EXTRACTED TEXT =>
□ □ □
Shape matching using Cauchy-Schwarz divergence


Experiments & Results

First, analyzed the effect of kernel bandwidth, \sigma, used for PDF estimations on the convergence rate. A simple experiment of matching two shapes against a wide range of kernel sizes was run as shown in figure below. The results demonstrated two things: 1) the kernel bandwidth is associated with the dynamic range of the data, and 2) the fastest convergence can be achieved by controlling (annealing) the kernel size through the iterations.


Analysis on 2D fish data

Non-rigid Evaluation

The template was warped through a series of non-rigid transformations to test the algorithm’s performance on solving different degrees of deformation. The method was tested against robust point matching (RPM) and coherent point drift (CPD)¬†algorithms. The figure below shows an example where the three algorithms are tested against two clean point sets. All three algorithms produce accurate results for non-rigid registration on clean sets.


Noise and outlier presence

The registration problem becomes more challenging, with the addition of random noise to the reference point set. In addition, the head of the fish in the reference point set and the tail of the one in the template point set are removed. The figure below shows the results of this experiment. Our method is robust against both missing points and corrupted data. CPD performs well against noise but it is affected by the missing data points on the template. While around the head of the fish it performs very well, its approximation on the tail is far off from the reference point set. RPM is affected by both the missing points and the noise. Both, the head of the template fish is bent inwards and the tails of the two point sets are not aligned with each other.


Affine transformation

In this case, both affine and non-rigid transformations are applied to the reference point set to test the algorithms capability to approximate both the global and local transformations. All three algorithms perform fairly well with various degrees of performance depending on the difficulty of the rotation. The figure below shows an example of rotation of 35^{\circ} and some translation along with the non-rigid transformation. In this case, all three algorithms perform well, but the mapping is not as accurate as that of experiment 1. When the rotation angle is above 60^{\circ}, all three algorithms perform poorly. A simple way to overcome this problem would be to have multiple initial orientations for the template point set. We designed a more specific update algorithm where the affine transformation matrix, A, was assumed to be rotation + translation. In this case, rather than solving for each element of the transformation matrix, we solved for the rotation angle, \theta. Setting this constraint on the elements of the transformation matrix allowed for a faster and more accurate convergence up to \pm85^{\circ}. Higher angles would result in a flip of the template.
□ □ □
PROVIDED MATERIAL =>
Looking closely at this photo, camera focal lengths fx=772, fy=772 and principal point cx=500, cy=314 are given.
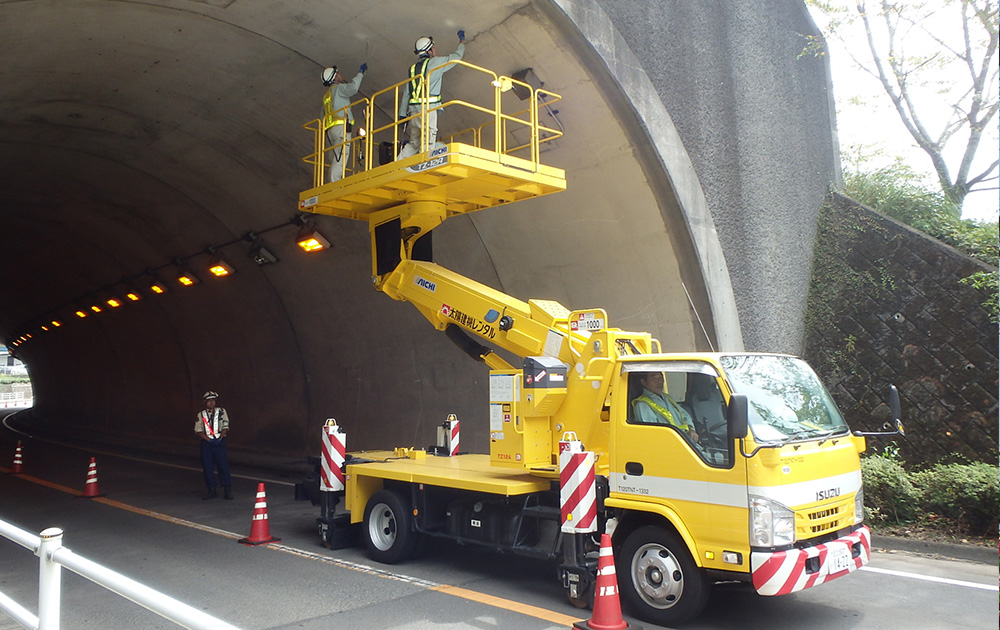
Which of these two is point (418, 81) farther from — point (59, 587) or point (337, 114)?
point (59, 587)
□ □ □
TASKS FOR THIS EXERCISE =>
[a] List every section heading that appears below the title line of the shape-matching text, in the order they occur.
[b] From the shape-matching text, print the passage starting at "Noise and outlier" and ending at "with each other.".

TASK-BY-TASK SOLUTIONS =>
[a]
1. Experiments & Results
2. Analysis on 2D fish data
3. Non-rigid Evaluation
4. Noise and outlier presence
5. Affine transformation

[b]
Noise and outlier presence

The registration problem becomes more challenging, with the addition of random noise to the reference point set. In addition, the head of the fish in the reference point set and the tail of the one in the template point set are removed. The figure below shows the results of this experiment. Our method is robust against both missing points and corrupted data. CPD performs well against noise but it is affected by the missing data points on the template. While around the head of the fish it performs very well, its approximation on the tail is far off from the reference point set. RPM is affected by both the missing points and the noise. Both, the head of the template fish is bent inwards and the tails of the two point sets are not aligned with each other.